- SOURCE DOCUMENT -
Hmm, I think I may have gotten the souffle thing. You just don't want to do anything if your unhappy, but if you're happy you may want to do too much and get too excited. Anyway, yea they say love hurts, but I don't know if I've hurt as bad as most people say they have. For my beast (I'm just gonna call him that for now, I hope he'd never be offended), I think I have felt sick for him, but I cannot tell if it was lack of eating or indigestion, etc. I don't really like to analyze love, you can come up with so many reasons to give up on someone. I think it really is best to think with your heart in love's case. And yet I'm constantly analyzing it, I just try not to.
Ablert? No, that's not right wrote:I probably should have been more specific.
I didn't quote the rest because, well, I don't think she came to the castle thinking part of it was to tell him she was his friend, I think they both already knew that, I think it was all about saving him. But also, you still said they were prisoner/ward who became friends, when I think they were prisoner/ward who became friends who became lovers. Maybe they thought they were friends but then realized it was more romantic later. I think when Belle said she loved him, she meant beyond friends. You don't french a friend like that, which is exactly what she did after she said she loved him.

I did wonder if the Beast could have transformed into a human corpse, but I think the stab was either not fatal or the spell returned him to his exact former self (physically, of course) so it erased the wound. I guess the spell could have healed the wound as reward, like how I wondered if the prince never aged or the spell just decided to remove the aging as reward. Basically, I do wonder about it but I don't think the filmakers thought much about it because the main message is that love healed and restored everything, I think.

As for the Enchantress, I thought the magic almost had a mind of it's own and did everything that would make Belle and the prince happy, but I could understand if the Enchantress was like some godly figure who knew what was going on and sent down the sparkles. Somehow I'd like to think she died but her magic lived on, and I have no idea why, maybe because I think the Enchantress was a b*tch and if I were the prince I'd still wonder about her and be mad at her, unless the spell removed all the years he aged so he lost no time, like I had considered.

The will to live thing is nice, but because he didn't make a move on his own after Belle said the words (the magic was moving his body), I just don't think it was the case and maybe the stab wasn't fatal. I still don't see why the stab would be fatal if it was just in his back and he was a strong Beast.
Alblertl? Not quite there... wrote:Different strokes for different folks, I guess. It's one of my favorite pieces of dialogue in movies, and no matter how often I've heard it, I always cry when she says it...
Well, the dialogue is confusing and perhaps even sexist. Every woman dreams of the perfect man? And every person has to get their perfect love (I think the people I know in real life are better than the "perfect" people I've dreamed) And this is the puzzling part: Forgive me, I have never known this feeling - I've lived without it all my life. Is it any wonder, then, that I failed to recognize you? You - who brought it to me for the first time. Wait, if she never felt the feeling before, then how did this man bring it to her, if he's been in her deepest secretist heart for so long in her life?

- RAW RECORDS -
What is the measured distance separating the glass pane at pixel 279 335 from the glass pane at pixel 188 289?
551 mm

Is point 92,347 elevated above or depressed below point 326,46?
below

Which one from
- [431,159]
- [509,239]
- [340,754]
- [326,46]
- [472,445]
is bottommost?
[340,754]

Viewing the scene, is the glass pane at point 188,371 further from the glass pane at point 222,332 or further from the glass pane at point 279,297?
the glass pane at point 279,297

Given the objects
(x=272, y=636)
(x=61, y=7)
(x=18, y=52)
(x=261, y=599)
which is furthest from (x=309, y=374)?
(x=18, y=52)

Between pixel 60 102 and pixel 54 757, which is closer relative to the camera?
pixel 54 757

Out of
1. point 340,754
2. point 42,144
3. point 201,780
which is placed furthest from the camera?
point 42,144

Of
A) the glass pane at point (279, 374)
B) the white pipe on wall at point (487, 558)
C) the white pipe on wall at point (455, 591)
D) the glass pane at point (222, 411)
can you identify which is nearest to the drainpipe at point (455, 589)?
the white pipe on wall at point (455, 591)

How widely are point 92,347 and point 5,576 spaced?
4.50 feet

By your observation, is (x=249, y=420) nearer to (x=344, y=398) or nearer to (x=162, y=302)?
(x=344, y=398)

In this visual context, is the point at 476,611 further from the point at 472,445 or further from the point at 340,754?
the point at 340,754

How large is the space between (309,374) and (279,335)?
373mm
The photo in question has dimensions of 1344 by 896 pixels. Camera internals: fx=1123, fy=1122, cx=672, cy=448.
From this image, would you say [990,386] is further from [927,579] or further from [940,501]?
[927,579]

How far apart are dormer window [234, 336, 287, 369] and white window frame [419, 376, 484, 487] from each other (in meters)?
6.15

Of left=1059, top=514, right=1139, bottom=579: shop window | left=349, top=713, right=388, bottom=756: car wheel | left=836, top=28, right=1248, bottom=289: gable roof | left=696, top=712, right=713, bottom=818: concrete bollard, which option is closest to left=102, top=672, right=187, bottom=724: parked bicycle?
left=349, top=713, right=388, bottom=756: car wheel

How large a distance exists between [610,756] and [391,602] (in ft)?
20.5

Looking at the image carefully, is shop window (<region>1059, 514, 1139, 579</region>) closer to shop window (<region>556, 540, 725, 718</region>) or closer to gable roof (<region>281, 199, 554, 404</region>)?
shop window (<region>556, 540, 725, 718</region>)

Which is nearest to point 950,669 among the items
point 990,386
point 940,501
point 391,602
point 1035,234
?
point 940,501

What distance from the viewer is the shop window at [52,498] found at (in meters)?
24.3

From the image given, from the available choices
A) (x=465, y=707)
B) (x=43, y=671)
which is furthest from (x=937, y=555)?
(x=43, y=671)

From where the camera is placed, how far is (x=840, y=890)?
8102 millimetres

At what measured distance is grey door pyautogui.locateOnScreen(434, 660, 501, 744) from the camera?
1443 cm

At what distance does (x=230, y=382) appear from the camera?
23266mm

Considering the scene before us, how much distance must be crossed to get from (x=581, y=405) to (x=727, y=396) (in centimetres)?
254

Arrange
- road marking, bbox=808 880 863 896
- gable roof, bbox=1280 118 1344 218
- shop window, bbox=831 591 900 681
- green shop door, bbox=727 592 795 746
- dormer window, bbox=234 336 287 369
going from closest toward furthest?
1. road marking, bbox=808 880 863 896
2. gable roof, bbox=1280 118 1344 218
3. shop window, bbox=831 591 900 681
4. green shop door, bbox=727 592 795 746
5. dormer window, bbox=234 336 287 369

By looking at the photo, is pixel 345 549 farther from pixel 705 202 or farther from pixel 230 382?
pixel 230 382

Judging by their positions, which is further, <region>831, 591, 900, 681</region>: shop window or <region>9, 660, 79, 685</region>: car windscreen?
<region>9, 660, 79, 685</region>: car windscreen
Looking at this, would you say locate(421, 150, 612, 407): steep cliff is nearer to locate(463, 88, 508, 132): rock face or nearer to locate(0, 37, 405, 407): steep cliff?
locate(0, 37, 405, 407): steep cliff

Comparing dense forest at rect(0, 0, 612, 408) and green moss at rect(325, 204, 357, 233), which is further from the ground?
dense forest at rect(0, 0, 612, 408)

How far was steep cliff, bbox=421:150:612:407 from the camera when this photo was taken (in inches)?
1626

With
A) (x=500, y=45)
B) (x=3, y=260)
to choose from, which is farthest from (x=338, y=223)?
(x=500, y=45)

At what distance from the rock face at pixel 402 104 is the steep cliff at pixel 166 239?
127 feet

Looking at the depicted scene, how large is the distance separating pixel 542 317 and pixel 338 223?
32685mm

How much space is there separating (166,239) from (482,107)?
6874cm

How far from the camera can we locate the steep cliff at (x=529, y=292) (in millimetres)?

- INSTRUCTIONS FOR THE TASK -
Reproduce word for word everything in the discussion of Belle and the Beast from "As for the Enchantress, I" down to "a strong Beast.".

- EXPECTED OUTPUT -
As for the Enchantress, I thought the magic almost had a mind of it's own and did everything that would make Belle and the prince happy, but I could understand if the Enchantress was like some godly figure who knew what was going on and sent down the sparkles. Somehow I'd like to think she died but her magic lived on, and I have no idea why, maybe because I think the Enchantress was a b*tch and if I were the prince I'd still wonder about her and be mad at her, unless the spell removed all the years he aged so he lost no time, like I had considered.

The will to live thing is nice, but because he didn't make a move on his own after Belle said the words (the magic was moving his body), I just don't think it was the case and maybe the stab wasn't fatal. I still don't see why the stab would be fatal if it was just in his back and he was a strong Beast.